Even they point out that Comic-Con isn't the only place to reach sci-fi, fantasy and comic book fans. "To look at a Comic-Con effort and say, 'Did that work or didn't it work?' to any great degree is sort of a fallacy," said Terry Curtin, president-theatrical marketing for Relativity Media. She's a Comic-Con vet from her previous role at entertainment marketing firm Cimarron Group, where she helped promote movies and TV shows such as "The Vampire Diaries," "Monsters Vs. Aliens" and the "Twilight" series.
"It's like introducing two people and thinking that 's the full picture of the relationship," Ms. Curtin said. "Comic-Con is one of the steps in a much longer campaign."
Many studios were reticent to go big at Comic-Con this year after watching Universal spend millions of dollars there to market "Scott Pilgrim vs. the World," which fizzled at the box office a month later, with an opening weekend of only $10 million. Disney's "Tron Legacy," another heavily hyped film that earned a lot of favorable chatter among the Comic-Con crowd, was a domestic disappointment upon its December release, barely recouping its $170 million budget in the U.S. (though it grossed an additional $228 million overseas).
Lionsgate, for its part, learned a harsh lesson about translating festival buzz into box-office revenue last year when "Kick-Ass," an acquisition from 2009's Comic-Con film festival, grossed a disappointing $48 million in ticket sales.
Many studios have also grown wary of the Comic-Con crowd's capacity to quickly generate negative buzz. Solid product is essential, said Tim Palen, Lionsgate's president for theatrical marketing.
"If the fans don't think something is cool, they will let you know -- instantly, and passionately," Mr. Palen told Ad Age . "So if you come to Comic-Con, you'd better have the goods, because there are other opportunities to launch, and it's very hard to recover from bad Comic Con buzz."
Both Relativity and Lionsgate are also marketing partners for the Los Angeles Times' Hero Complex, a blog for fans of comic books, sci-fi and fantasy film and TV that is distributing free copies of its first print edition, a 24-page "Street Guide" to Comic-Con.
This year's Comic-Con is not entirely devoid of blockbusters. Sony's "The Amazing Spider-Man," a tentpole release for summer 2012, has one of the week's most-hyped panels. Sony is also advertising its "Ghost Rider" sequel with big banner ads around the Convention Center.

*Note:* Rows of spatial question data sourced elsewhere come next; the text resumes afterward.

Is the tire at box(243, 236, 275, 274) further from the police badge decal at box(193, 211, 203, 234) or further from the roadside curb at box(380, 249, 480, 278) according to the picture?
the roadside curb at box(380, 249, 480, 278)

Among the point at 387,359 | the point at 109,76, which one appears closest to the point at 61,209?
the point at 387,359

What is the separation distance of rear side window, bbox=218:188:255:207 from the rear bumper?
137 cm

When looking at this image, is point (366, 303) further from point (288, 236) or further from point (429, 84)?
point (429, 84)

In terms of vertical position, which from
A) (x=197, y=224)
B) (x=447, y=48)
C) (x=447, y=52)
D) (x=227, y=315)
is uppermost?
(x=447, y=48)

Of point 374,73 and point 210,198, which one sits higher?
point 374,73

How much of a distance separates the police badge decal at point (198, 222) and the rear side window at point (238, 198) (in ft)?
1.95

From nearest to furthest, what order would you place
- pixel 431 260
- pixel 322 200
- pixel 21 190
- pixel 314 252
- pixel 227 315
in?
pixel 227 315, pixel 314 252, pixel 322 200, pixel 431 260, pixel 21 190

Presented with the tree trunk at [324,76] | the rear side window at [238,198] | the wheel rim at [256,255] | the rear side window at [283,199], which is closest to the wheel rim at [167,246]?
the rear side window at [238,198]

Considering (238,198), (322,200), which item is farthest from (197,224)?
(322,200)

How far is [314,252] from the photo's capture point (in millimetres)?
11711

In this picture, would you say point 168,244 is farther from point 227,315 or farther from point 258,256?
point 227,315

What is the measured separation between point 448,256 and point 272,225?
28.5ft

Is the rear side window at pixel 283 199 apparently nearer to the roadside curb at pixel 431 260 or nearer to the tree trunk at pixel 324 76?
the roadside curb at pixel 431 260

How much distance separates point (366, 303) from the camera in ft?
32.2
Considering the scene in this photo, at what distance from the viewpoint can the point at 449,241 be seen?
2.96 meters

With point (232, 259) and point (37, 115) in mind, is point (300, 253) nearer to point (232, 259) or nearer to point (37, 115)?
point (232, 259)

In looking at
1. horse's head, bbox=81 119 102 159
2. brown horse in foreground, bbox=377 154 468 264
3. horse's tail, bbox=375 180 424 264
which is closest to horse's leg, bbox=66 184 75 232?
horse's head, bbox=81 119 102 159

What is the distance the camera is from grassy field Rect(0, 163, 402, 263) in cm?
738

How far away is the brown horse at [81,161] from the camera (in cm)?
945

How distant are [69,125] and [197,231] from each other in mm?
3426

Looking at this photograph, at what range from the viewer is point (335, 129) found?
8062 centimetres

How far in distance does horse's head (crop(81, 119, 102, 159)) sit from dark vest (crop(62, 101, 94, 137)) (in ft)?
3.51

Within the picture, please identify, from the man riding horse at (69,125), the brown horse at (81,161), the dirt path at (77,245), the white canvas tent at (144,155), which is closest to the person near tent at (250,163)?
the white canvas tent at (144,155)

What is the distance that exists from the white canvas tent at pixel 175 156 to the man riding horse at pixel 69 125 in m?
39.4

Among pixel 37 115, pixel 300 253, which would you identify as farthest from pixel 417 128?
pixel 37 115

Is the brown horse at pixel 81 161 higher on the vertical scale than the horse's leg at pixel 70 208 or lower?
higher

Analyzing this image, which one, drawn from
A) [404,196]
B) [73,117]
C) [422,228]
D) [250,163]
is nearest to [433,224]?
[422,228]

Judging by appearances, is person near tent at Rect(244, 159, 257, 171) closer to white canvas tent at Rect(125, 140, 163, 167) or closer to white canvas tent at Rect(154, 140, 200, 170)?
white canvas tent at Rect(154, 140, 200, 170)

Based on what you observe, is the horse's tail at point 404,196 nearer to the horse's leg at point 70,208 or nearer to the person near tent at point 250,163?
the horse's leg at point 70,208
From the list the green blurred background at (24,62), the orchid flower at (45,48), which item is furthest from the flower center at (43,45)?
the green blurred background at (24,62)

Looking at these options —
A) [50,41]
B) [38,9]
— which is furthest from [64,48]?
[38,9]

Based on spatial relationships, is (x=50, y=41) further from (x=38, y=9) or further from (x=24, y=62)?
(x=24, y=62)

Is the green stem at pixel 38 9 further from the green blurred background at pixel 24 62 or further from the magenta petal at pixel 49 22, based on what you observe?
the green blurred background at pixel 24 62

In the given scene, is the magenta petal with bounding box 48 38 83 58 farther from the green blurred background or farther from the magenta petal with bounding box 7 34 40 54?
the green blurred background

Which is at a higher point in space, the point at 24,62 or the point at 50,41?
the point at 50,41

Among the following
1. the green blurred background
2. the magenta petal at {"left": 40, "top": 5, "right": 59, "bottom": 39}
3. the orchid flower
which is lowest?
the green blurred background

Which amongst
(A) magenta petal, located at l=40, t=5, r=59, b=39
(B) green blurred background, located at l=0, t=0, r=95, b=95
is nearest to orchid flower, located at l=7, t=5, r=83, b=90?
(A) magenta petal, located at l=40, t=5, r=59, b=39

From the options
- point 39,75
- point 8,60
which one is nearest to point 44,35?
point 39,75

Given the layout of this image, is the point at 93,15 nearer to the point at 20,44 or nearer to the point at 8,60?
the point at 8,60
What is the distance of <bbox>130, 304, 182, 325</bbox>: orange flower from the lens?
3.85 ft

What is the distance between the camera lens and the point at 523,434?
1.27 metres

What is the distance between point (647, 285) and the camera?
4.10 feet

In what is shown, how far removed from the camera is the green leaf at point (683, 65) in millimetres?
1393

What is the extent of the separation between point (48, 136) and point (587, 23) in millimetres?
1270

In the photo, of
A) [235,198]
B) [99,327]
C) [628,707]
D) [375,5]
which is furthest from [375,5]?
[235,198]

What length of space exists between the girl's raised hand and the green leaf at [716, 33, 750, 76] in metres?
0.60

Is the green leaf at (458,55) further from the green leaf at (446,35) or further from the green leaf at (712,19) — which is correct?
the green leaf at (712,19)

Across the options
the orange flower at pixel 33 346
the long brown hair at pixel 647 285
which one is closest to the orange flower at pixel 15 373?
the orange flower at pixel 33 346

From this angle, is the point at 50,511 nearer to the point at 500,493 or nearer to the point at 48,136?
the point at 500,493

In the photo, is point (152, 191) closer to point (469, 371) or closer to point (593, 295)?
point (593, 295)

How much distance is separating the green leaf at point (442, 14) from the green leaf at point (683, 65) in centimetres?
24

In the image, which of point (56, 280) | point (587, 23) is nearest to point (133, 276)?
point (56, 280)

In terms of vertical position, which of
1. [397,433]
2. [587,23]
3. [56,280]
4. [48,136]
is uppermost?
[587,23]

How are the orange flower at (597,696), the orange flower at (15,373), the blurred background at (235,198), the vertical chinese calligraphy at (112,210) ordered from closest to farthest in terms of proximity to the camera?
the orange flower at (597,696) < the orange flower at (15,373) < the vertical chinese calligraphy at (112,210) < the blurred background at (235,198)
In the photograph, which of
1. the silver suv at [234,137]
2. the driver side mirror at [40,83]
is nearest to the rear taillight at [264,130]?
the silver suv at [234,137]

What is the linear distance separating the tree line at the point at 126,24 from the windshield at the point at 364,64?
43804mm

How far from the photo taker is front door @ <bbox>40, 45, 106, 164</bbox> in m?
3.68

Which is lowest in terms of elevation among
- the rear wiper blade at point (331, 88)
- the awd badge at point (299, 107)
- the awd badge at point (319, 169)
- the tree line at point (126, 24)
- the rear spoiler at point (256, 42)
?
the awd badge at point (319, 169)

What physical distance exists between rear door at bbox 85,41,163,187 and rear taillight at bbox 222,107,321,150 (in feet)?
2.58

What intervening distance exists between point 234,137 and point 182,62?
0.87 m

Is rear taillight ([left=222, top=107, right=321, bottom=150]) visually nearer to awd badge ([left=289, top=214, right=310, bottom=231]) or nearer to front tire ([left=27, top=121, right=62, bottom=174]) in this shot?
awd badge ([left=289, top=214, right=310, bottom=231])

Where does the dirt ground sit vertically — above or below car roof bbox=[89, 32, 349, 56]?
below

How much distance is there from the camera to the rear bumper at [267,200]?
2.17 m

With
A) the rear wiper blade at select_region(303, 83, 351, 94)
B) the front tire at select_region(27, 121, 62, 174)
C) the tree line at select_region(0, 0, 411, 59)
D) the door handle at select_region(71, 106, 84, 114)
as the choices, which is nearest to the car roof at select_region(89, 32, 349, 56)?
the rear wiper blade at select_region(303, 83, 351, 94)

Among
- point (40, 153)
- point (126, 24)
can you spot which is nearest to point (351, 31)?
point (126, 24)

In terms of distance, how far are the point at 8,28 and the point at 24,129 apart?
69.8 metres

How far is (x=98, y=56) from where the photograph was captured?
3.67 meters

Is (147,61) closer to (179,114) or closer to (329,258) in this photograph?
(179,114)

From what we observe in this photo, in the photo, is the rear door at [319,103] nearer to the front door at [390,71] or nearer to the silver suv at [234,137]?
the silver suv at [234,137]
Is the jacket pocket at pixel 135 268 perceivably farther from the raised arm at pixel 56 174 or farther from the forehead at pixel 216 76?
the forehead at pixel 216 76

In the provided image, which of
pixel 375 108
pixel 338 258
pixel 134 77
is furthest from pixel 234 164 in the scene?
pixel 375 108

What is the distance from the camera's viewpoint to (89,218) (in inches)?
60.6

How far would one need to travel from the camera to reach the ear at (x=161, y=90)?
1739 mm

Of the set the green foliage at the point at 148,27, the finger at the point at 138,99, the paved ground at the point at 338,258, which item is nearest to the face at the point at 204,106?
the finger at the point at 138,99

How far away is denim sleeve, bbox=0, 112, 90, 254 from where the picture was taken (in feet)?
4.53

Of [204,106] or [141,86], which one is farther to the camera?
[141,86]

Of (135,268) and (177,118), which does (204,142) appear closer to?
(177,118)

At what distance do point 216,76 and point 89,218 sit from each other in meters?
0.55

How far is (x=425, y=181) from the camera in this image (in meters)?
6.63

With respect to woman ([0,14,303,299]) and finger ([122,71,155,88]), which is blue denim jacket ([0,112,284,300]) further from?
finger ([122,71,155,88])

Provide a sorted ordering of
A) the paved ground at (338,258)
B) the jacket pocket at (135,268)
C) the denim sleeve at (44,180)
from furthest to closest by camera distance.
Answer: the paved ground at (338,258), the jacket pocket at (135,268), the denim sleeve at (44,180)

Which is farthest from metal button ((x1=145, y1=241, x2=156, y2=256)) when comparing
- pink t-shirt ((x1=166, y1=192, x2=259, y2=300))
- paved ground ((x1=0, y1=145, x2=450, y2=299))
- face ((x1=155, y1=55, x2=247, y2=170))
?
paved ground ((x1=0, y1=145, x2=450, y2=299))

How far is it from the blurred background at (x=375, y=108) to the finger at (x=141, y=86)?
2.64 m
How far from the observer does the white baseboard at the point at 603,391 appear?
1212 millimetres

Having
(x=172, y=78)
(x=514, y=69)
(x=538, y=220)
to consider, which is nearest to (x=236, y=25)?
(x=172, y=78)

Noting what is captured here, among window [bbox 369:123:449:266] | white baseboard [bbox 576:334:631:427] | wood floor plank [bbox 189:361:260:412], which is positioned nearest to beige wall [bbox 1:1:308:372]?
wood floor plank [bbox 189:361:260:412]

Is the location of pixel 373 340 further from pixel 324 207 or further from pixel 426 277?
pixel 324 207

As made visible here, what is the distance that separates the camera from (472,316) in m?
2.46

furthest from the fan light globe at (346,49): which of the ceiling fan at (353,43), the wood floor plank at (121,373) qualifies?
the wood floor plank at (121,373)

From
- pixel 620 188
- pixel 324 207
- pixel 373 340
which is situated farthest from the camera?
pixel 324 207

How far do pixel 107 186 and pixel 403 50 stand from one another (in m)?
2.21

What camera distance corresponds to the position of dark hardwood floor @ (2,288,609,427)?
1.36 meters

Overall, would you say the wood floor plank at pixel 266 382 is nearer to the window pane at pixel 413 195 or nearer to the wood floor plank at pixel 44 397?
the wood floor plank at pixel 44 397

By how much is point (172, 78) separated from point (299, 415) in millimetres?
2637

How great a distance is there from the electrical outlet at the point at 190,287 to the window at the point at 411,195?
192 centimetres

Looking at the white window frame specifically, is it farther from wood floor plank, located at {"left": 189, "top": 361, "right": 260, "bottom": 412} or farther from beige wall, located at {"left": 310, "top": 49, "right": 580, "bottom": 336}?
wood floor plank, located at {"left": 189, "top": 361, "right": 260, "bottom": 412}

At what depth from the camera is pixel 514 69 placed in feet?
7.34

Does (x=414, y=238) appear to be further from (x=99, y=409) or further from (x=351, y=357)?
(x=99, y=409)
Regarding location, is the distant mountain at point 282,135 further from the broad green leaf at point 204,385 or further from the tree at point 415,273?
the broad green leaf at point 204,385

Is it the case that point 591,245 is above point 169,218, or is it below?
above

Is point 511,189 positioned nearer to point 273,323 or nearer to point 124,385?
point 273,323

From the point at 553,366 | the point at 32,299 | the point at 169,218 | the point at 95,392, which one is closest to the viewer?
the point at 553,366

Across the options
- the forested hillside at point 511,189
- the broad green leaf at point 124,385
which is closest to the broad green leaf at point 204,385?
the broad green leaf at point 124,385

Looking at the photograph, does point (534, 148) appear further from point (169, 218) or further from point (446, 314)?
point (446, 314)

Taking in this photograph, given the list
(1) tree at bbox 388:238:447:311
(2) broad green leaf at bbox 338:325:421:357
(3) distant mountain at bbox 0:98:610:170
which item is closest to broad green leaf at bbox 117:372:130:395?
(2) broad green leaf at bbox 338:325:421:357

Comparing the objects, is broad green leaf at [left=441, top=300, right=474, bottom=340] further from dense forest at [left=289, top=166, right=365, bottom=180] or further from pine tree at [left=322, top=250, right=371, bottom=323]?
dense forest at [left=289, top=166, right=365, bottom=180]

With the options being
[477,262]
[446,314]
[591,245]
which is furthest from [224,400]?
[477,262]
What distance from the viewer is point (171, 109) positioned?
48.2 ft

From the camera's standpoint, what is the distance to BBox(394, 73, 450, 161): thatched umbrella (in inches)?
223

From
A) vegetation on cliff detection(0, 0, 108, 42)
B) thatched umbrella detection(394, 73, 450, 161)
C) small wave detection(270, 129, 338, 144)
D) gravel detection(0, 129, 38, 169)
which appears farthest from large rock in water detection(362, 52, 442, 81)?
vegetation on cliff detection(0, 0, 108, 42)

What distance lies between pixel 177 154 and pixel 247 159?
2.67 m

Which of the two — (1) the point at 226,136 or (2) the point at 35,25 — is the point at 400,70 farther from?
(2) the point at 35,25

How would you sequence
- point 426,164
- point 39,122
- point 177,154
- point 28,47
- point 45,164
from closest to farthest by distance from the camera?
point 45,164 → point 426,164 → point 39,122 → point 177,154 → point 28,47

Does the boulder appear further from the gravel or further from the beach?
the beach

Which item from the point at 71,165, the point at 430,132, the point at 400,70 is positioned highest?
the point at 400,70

Summit's Thursday morning panel for "The Twilight Saga: Breaking Dawn" had lines outside the door by Wednesday afternoon. Universal's "Cowboys and Aliens" is hosting its world premiere at the festival Saturday night, with cast members Daniel Craig, Harrison Ford and Olivia Wilde expected to appear.
Paramount screened "Captain America: The First Avenger" with the cast Thursday morning and then throughout the remainder of the day. The studio's "Adventures of Tintin," a Christmas 2011 release, is also hosting a panel featuring director Steven Spielberg's first Comic-Con appearance on Friday.
Entertainment Weekly is also expanding its Comic-Con coverage this year, with three separate issues covering the festival and live streams of panels and parties. Not only has the Comic-Con coverage been an endemic play for EW among movie studios and video-game marketers, it's also helped the magazine attract sponsorships from consumer brands such as Toshiba and Hilton Hotels.
"This has without question become so mainstream, and the fan has become so important for marketers to reach," said Jason Wagenheim, Entertainment Weekly's publisher. "This is the Super Bowl of pop culture and our brand is right in the middle of that conversation."